**OBJECTIVES:**
1. List every directive and every article of a directive that the ECJ case summary below cites by number.
2. Retype the part of the ECJ case summary below that starts at "ECJ 20 June" and ends at "obtain Dutch-law rights.".

>> Begin SELECTED EXCERPT

European Court of Justice (ECJ), June 20, 2013

ECJ 20 June 2013, case C-635/11 (European Commission - v - Kingdom of the Netherlands), Information and consultation

Facts

Article 16(1) of Mergers Directive 2005/56 provides that a company resulting from a cross-border merger shall be subject to the rules in force concerning employee participation, if any, in the Member State where it has its registered office. Thus, if for example a Dutch company and a German company merge and the merged company has its registered office in the Netherlands, the Dutch rules on employee participation will apply to the entire workforce, both in the Netherlands and Germany. The employees in Germany will lose their German-law rights and obtain Dutch-law rights.

Article 16(1) contains the principal rule and Article 16(2) provides exceptions. One exception, that is not relevant to this case, is where at least one of the merging companies has over 500 employees and operates under an employee participation system, as provided in the SE Directive 2001/86 (“the 500+ exception”).

>> End SELECTED EXCERPT
>> Begin RECORDS

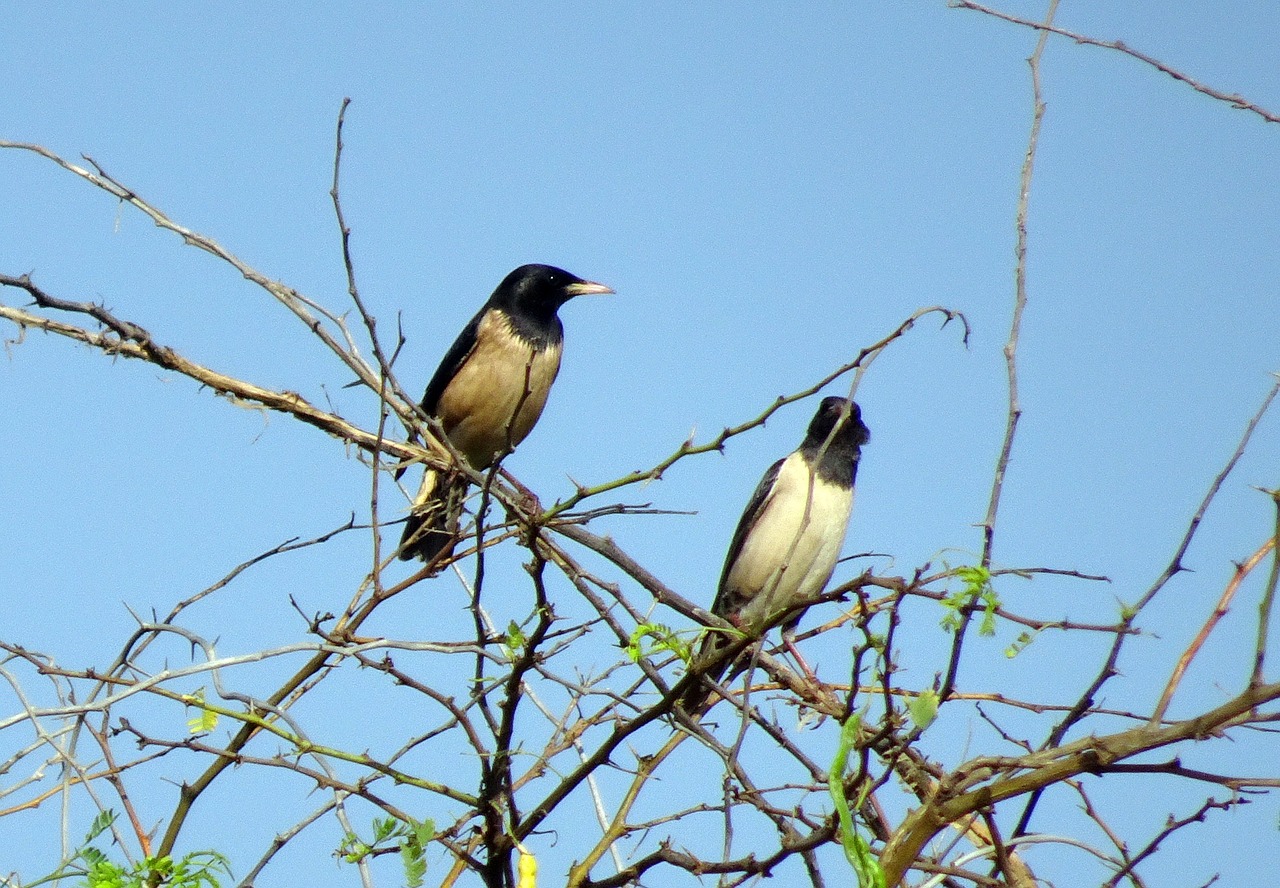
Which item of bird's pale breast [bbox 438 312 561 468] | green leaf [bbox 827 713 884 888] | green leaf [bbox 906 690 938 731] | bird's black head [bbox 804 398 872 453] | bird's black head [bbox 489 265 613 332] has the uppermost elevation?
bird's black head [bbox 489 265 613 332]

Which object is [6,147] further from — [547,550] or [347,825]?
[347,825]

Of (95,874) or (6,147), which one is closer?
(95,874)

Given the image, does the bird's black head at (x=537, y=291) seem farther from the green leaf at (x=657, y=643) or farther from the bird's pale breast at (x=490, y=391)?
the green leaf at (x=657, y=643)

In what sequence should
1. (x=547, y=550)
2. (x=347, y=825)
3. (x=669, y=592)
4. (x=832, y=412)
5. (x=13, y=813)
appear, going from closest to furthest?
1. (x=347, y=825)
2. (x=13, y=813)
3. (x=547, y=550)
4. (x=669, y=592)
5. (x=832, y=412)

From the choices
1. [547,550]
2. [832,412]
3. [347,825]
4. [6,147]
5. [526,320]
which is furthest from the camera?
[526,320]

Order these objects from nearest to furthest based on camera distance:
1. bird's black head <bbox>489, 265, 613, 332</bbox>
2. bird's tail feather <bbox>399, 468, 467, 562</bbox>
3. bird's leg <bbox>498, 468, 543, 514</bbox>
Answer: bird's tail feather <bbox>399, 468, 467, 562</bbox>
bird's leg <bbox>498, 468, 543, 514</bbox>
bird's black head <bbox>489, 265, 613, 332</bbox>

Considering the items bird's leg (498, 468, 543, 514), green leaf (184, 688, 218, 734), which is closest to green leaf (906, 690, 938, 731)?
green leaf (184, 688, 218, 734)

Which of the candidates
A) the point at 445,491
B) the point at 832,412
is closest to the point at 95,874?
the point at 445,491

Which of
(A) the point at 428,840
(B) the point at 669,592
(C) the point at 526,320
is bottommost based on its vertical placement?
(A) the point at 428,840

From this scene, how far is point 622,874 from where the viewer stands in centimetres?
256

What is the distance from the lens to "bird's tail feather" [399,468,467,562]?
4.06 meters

>> End RECORDS

**RESULTS FOR THE EXERCISE:**
1.
- Mergers Directive 2005/56
- Article 16(1) of Mergers Directive 2005/56
- Article 16(2)
- SE Directive 2001/86

2.
ECJ 20 June 2013, case C-635/11 (European Commission - v - Kingdom of the Netherlands), Information and consultation

Facts

Article 16(1) of Mergers Directive 2005/56 provides that a company resulting from a cross-border merger shall be subject to the rules in force concerning employee participation, if any, in the Member State where it has its registered office. Thus, if for example a Dutch company and a German company merge and the merged company has its registered office in the Netherlands, the Dutch rules on employee participation will apply to the entire workforce, both in the Netherlands and Germany. The employees in Germany will lose their German-law rights and obtain Dutch-law rights.